Autrefois l’affaire de la science-fiction, l’implantation d’yeux bioniques pour redonner la vue aux aveugles devient rapidement une chirurgie de routine ― et réussie.
Pour Terry Byland, un des premiers récipiendaires, l’œil artificiel a grandement amélioré sa qualité de vie. « Cela peut être de petites choses, mais pour une personne aveugle, c’est une chose énorme », a-t-il déclaré. « Nous sommes descendus à la plage et pour la première fois depuis 93, je pouvais réellement voir la partie blanche des vagues venir vers moi. »
Lisa Kulik, qui a également subi l’opération, a souligné les capacités de navigation que cela lui donnait. Maintenant, quand elle sort, elle peut distinguer l’asphalte du trottoir de l’herbe et peut voir une poubelle ou une voiture garée sur son chemin. Elle a expliqué:
» Socialement, c’est génial. Je peux regarder autour d’une pièce et ne pas nécessairement savoir qui c’est mais savoir qu’il y a des gens là-bas. Je me sens plus une partie de la conversation. »

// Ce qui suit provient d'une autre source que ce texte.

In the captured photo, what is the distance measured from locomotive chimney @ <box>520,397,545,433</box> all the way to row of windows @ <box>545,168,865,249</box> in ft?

Byland et Kulik portent tous deux l’Argus II, qui est une prothèse rétinienne — une sorte d’œil artificiel. Fabriqué par la société californienne Second Sight, l’Argus II a été approuvé pour une utilisation commerciale en 2013 par la Food and Drug Administration des États-Unis. À ce jour, il a été implanté chez environ 350 personnes.

Terry Byland (à droite) le mardi, déc. 1, 2015. (Crédit: La Presse – Entreprise)

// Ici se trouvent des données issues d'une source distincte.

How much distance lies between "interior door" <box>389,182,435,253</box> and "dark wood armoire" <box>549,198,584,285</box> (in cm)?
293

La dépendance à un nerf optique viable
James Weiland, professeur de génie biomédical à l’Université du Michigan à Ann Arbor, a aidé à développer la technologie, à partir du milieu des années 1990. Il a déclaré:
» Argus II est la première tentative réussie de commercialiser un œil artificiel. »
Trois universités américaines — Duke à Durham, en Caroline du Nord; Johns Hopkins à Baltimore, dans le Maryland; et l’Université de Californie du Sud à Los Angeles — ont participé à son développement, a-t-il déclaré. Du côté du financement, l’entrepreneur Alfred Mann a fourni un soutien financier inestimable, tout comme certaines institutions publiques comme les Instituts nationaux de la Santé des États-Unis, la National Science Foundation et le ministère de l’Énergie.

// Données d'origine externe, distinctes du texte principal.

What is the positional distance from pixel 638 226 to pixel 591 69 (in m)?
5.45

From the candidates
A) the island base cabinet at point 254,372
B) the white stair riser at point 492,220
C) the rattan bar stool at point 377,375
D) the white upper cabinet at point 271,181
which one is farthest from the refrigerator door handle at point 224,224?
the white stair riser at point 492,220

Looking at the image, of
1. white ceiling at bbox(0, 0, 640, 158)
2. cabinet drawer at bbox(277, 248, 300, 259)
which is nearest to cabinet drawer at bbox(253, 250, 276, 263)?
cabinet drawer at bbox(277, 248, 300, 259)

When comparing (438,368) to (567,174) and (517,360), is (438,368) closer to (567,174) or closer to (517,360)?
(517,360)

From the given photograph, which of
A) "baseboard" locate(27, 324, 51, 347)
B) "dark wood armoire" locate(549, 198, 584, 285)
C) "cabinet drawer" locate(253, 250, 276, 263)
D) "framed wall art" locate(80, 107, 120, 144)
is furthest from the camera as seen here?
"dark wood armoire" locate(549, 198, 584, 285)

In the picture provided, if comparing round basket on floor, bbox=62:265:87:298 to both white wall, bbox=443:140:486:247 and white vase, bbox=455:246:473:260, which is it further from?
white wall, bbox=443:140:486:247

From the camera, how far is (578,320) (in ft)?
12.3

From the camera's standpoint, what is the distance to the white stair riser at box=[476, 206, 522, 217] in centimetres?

Argus II (Crédit: Deuxième Vue)
Le Dr Jose Fernando Arevalo, chirurgien à Johns Hopkins Medicine qui a implanté Argus II sur de nombreux patients, a déclaré que la chirurgie prend environ trois heures. Tout aussi important, a-t-il souligné, est le traitement de suivi que le patient reçoit un mois plus tard, une fois que l’œil a guéri de la chirurgie. Une équipe de thérapeutes enseigne à la personne comment traiter les images que son cerveau commence à recevoir une fois l’Argus II allumé. Arevalo il a dit:
» Les gens doivent apprendre cela; ils doivent pratiquer. Cela ne se produit pas automatiquement. »
Selon Weiland, l’une des plus grandes innovations d’Argus II est que ses développeurs ont pu augmenter le nombre de canaux de stimulation neuronale indépendants contenus dans le réseau de microélectrodes de 16 à 60, ce qui a essentiellement rendu le réseau plus dense. Ils ont également pu micro-fabriquer le réseau de microélectrodes alors que les prototypes précédents étaient fabriqués individuellement à la main. La microfabrication permet des fonctionnalités plus petites et plus précises, mais jusqu’à Argus II, elle n’était pas utilisée dans les dispositifs médicaux pour l’homme en raison de problèmes de robustesse. Les chercheurs ont mis au point un matériau d’électrode plus robuste, le gris platine, pour répondre à ces préoccupations.
Arevalo a noté qu’une limitation du dispositif est sa dépendance à un nerf optique viable. De nombreuses personnes aveugles n’ont pas de nerf optique fonctionnel et ne sont pas éligibles à la chirurgie. Dans le but d’élargir son bassin de clients potentiels, le fabricant Second Sight a récemment annoncé un changement d’orientation vers le développement d’un appareil différent, appelé Orion, qu’il espère pouvoir un jour transmettre des signaux directement sur le cortex cérébral, contournant ainsi l’œil.
Weiland, qui continue de travailler à l’amélioration de la technologie des prothèses rétiniennes, a déclaré que les objectifs futurs incluent de rendre l’appareil plus petit et capable de générer une meilleure perception. Plusieurs entreprises développent des prothèses rétiniennes, a-t-il noté, notamment en France, en Australie, au Japon et en Corée du Sud.